** EXERCISE DETAILS **
Give back all of the data exactly as it stands, with the pictures removed.

** DATASET EXCERPTS **

== Segment start ==

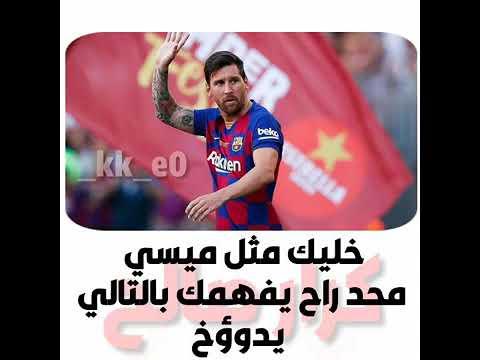Photo of ستوريات كرة القدم ليو مسي محد راح يفهمك – الرياضة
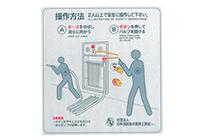 屋内消火栓用 操作説明シール(1号消火栓)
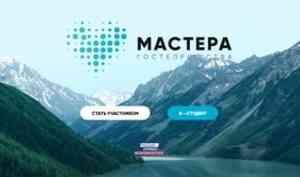Новые возможности для мастеров гостеприимства Поморья: список номинаций всероссийского конкурса расширен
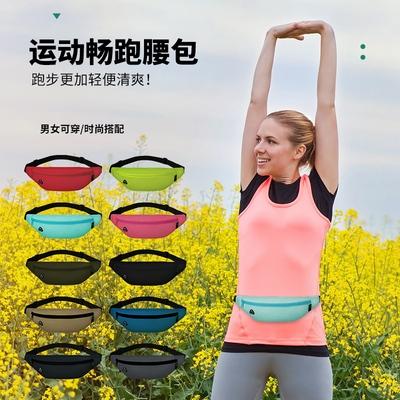 泽美运动腰包女户外防水大容量跑步马拉松健身休闲轻盈手机腰包男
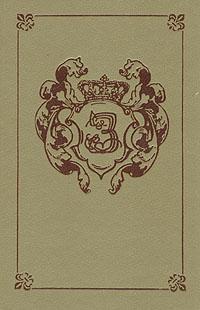 Авантюрно-приключенческий роман. Комплект из 10 книг. Книга 3
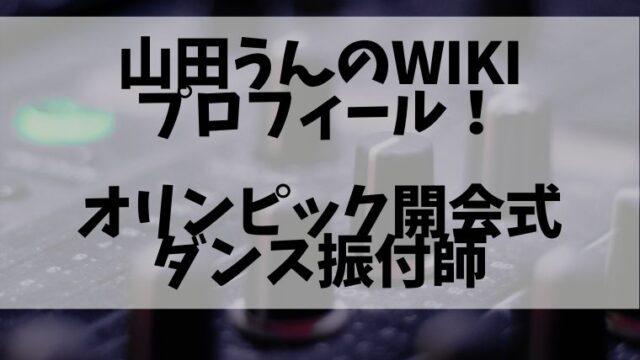 山田うんのwikiプロフィール!オリンピック開会式ダンスの振付が気になる!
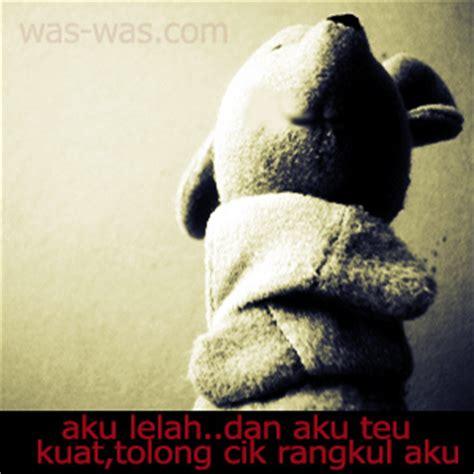 kumpulan gambar lucu dp bbm bahasa sunda gokil was was was was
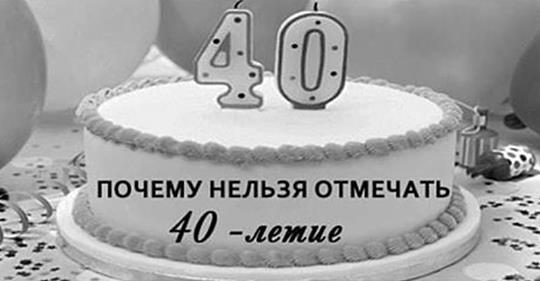 Узнайте, почему нельзя отмечать 40-летие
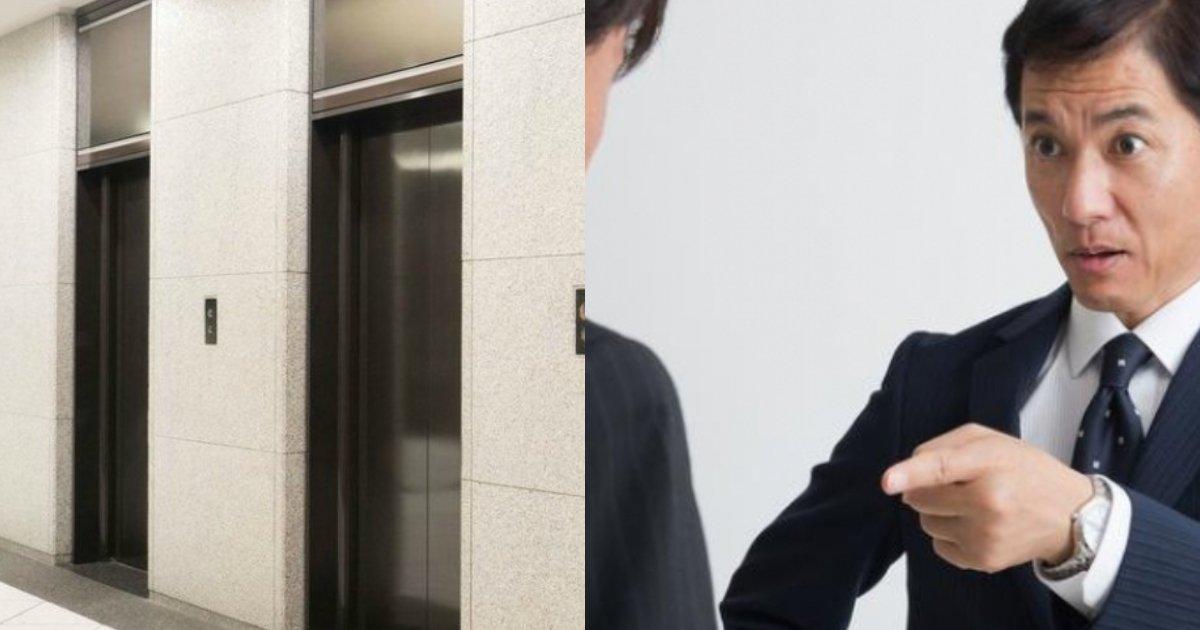 elevator.jpg?resize=1200,630 - 大企業のエレベーターを使おうとしたところ「階段使え」と暴言を吐かれ言い返した!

== Segment end ==

** RESPONSE **
Photo of ستوريات كرة القدم ليو مسي محد راح يفهمك – الرياضة
 屋内消火栓用 操作説明シール(1号消火栓)
Новые возможности для мастеров гостеприимства Поморья: список номинаций всероссийского конкурса расширен
 泽美运动腰包女户外防水大容量跑步马拉松健身休闲轻盈手机腰包男
 Авантюрно-приключенческий роман. Комплект из 10 книг. Книга 3
 山田うんのwikiプロフィール!オリンピック開会式ダンスの振付が気になる!
 kumpulan gambar lucu dp bbm bahasa sunda gokil was was was was
 Узнайте, почему нельзя отмечать 40-летие
 elevator.jpg?resize=1200,630 - 大企業のエレベーターを使おうとしたところ「階段使え」と暴言を吐かれ言い返した!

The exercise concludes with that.